#### [Exercise description]
A verbatim copy of all the data is required, minus any images.

BEGIN

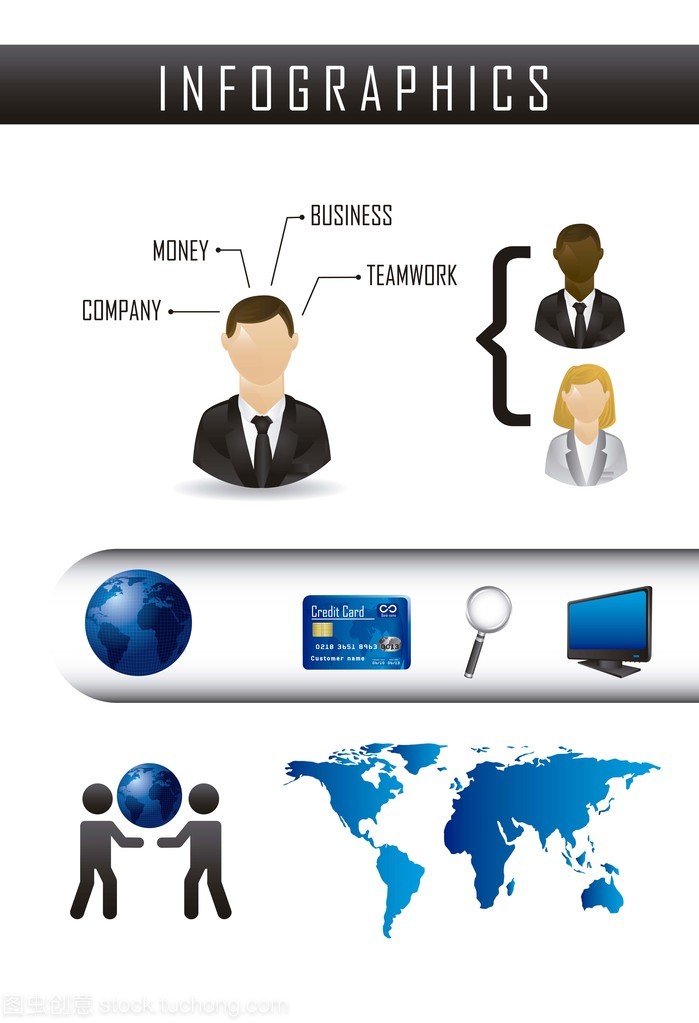 信息圖表在商務信息咨詢中的關鍵作用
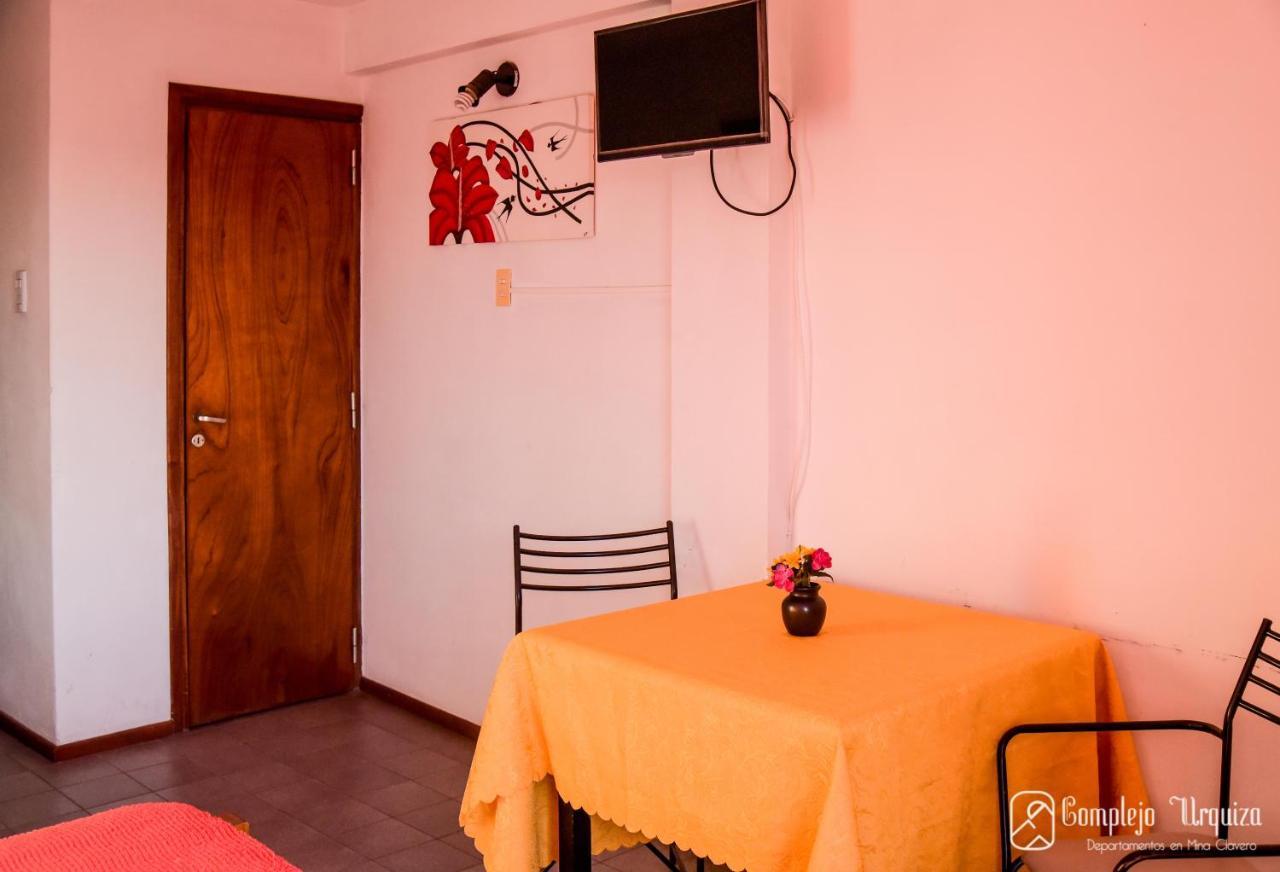 Ferienwohnung Departamentos Centro Mina Clavero Exterior foto
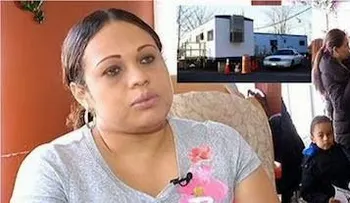 Familias dominicanas enfrentan desalojos de casas móviles en Long Island
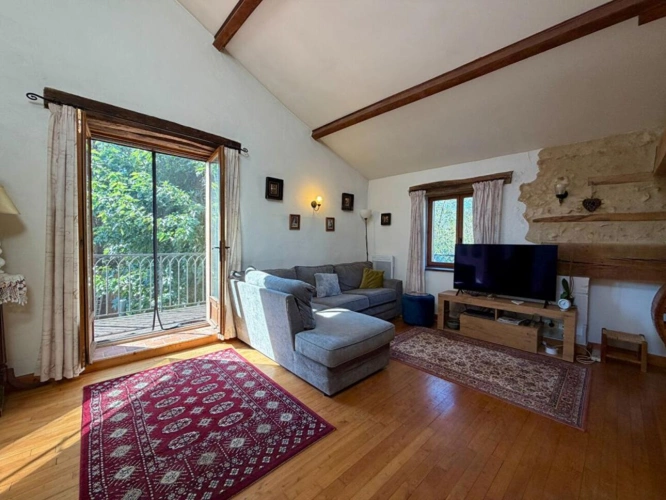 Photos 3 - Prestige - Charmante maison de caractère rénovée avec  4 chambres, grange et jardin arboré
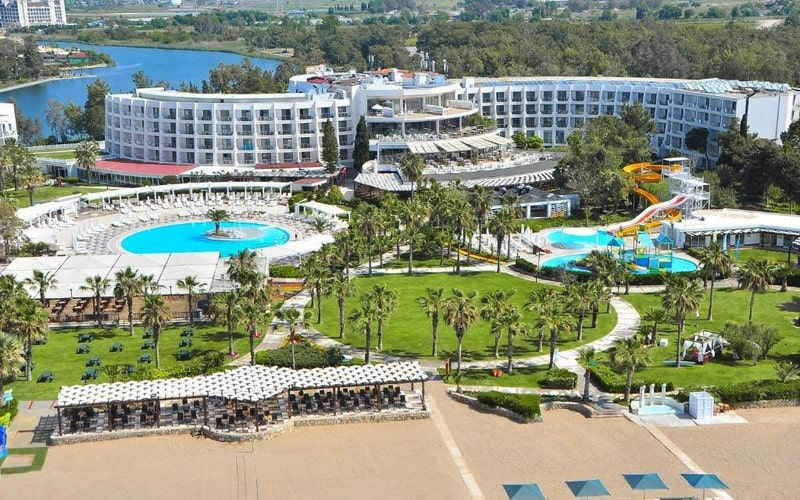 هتل Kaya Side Hotel Antalya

END

#### [Solution for this exercise]
 信息圖表在商務信息咨詢中的關鍵作用
 Ferienwohnung Departamentos Centro Mina Clavero Exterior foto
 Familias dominicanas enfrentan desalojos de casas móviles en Long Island
 Photos 3 - Prestige - Charmante maison de caractère rénovée avec  4 chambres, grange et jardin arboré
 هتل Kaya Side Hotel Antalya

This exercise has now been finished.